== DESCRIPTION OF THE TASK ==
Each line from the one that has "Wellington, site 029b, 9/28/2016" through the final line of the listing is to be written out exactly, and no other line is.

== DATASET SECTION ==
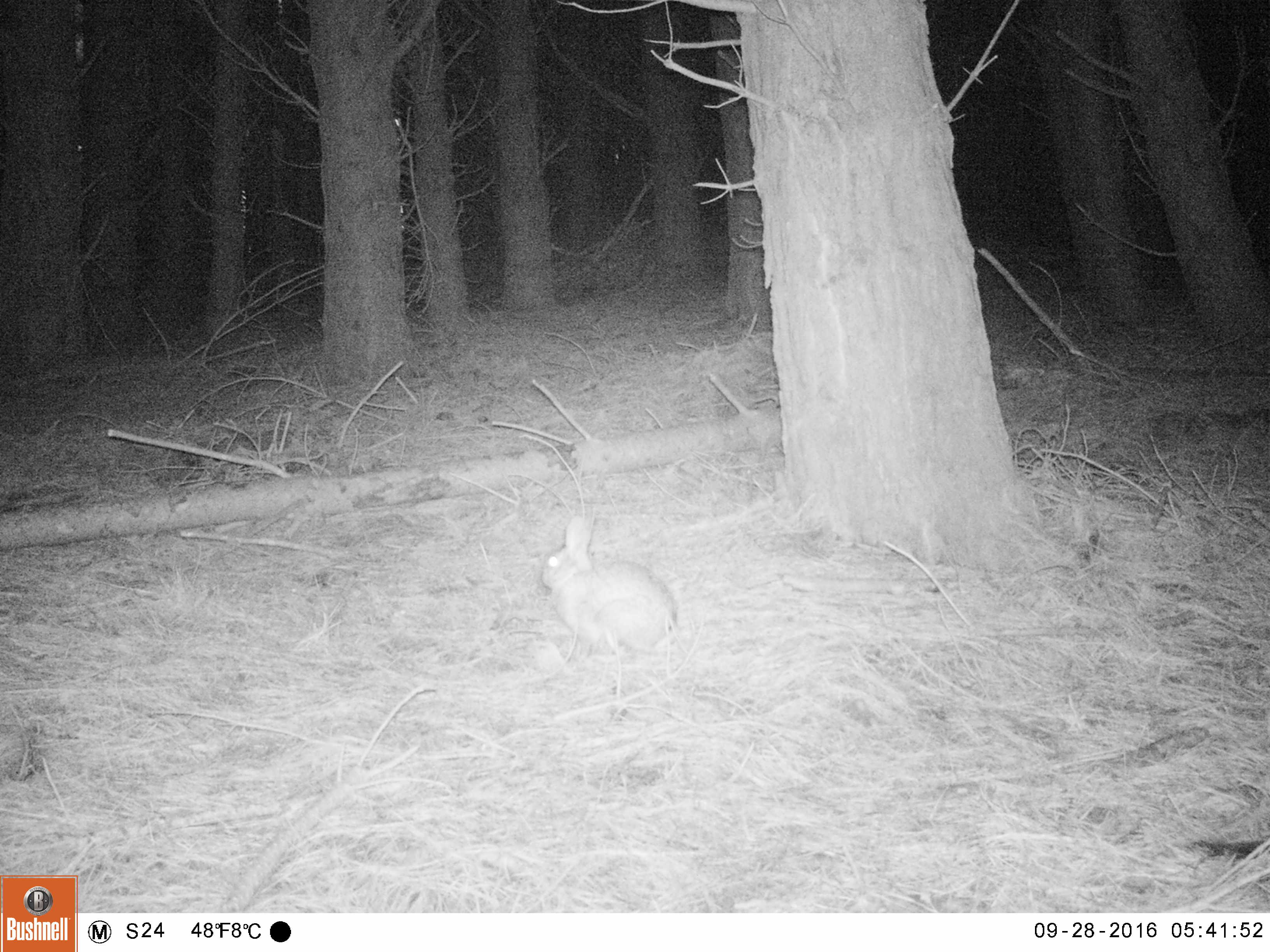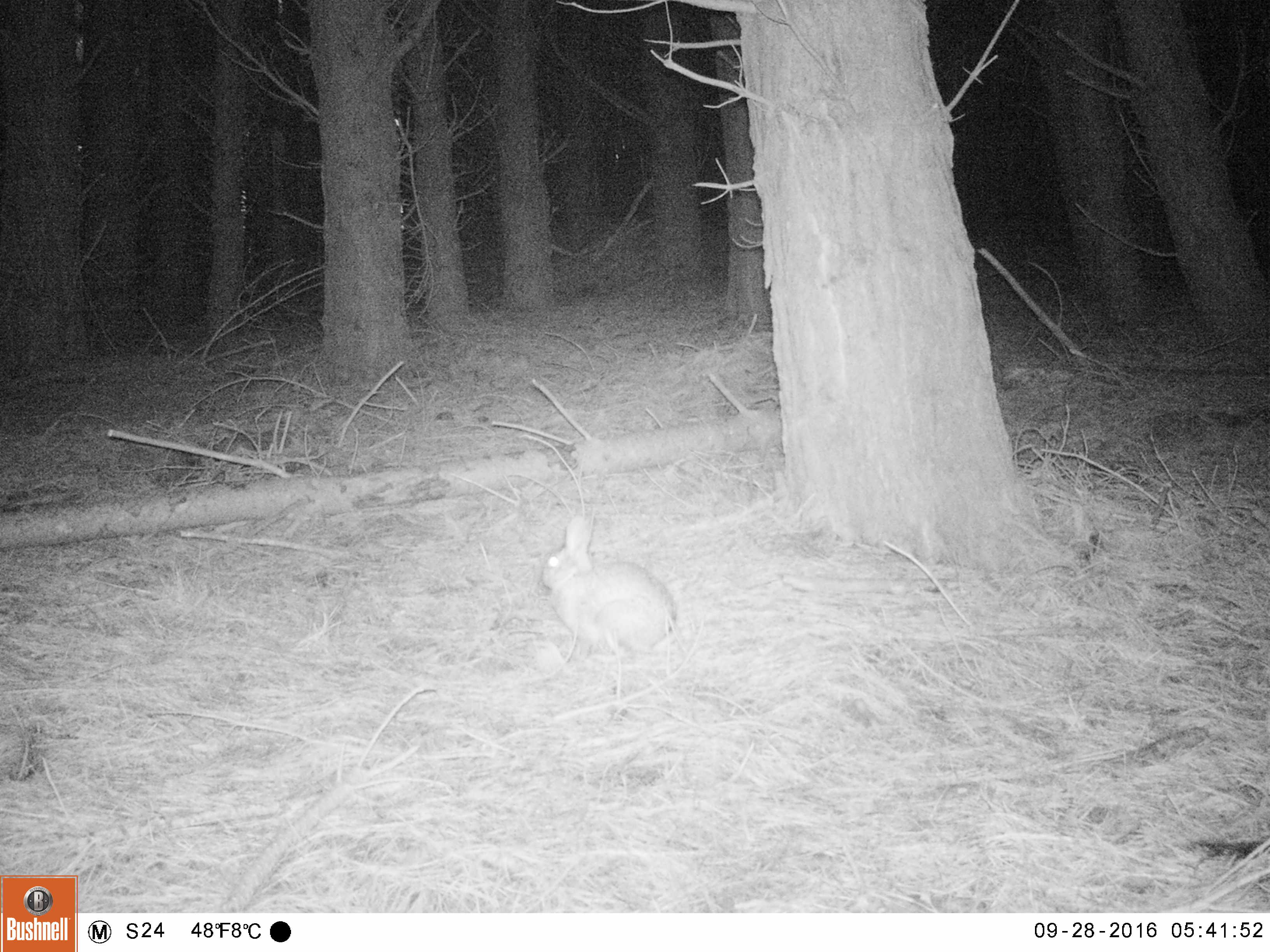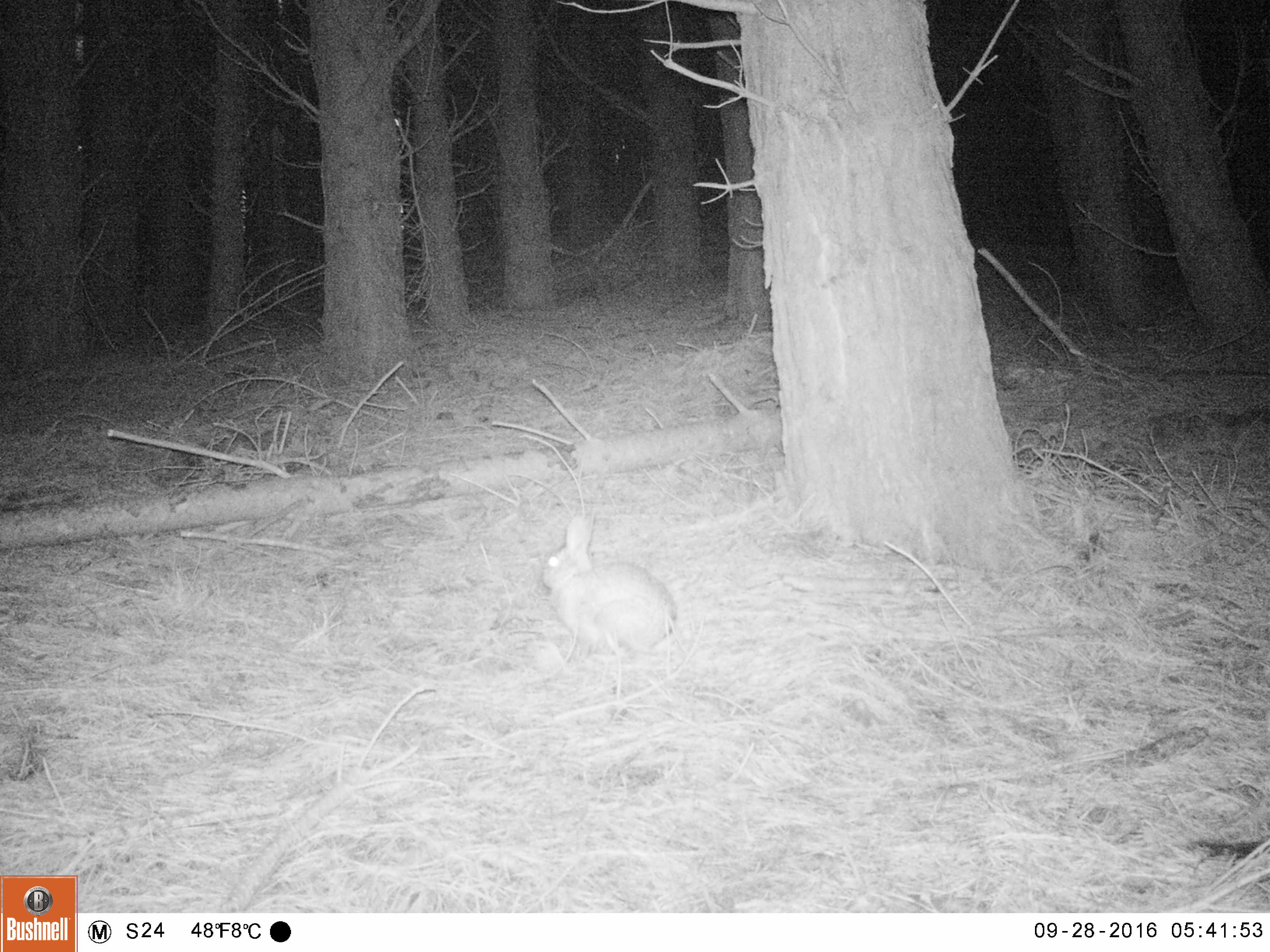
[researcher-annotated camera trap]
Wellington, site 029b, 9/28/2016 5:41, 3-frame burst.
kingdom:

== EXERCISE ANSWER ==
Wellington, site 029b, 9/28/2016 5:41, 3-frame burst.
kingdom:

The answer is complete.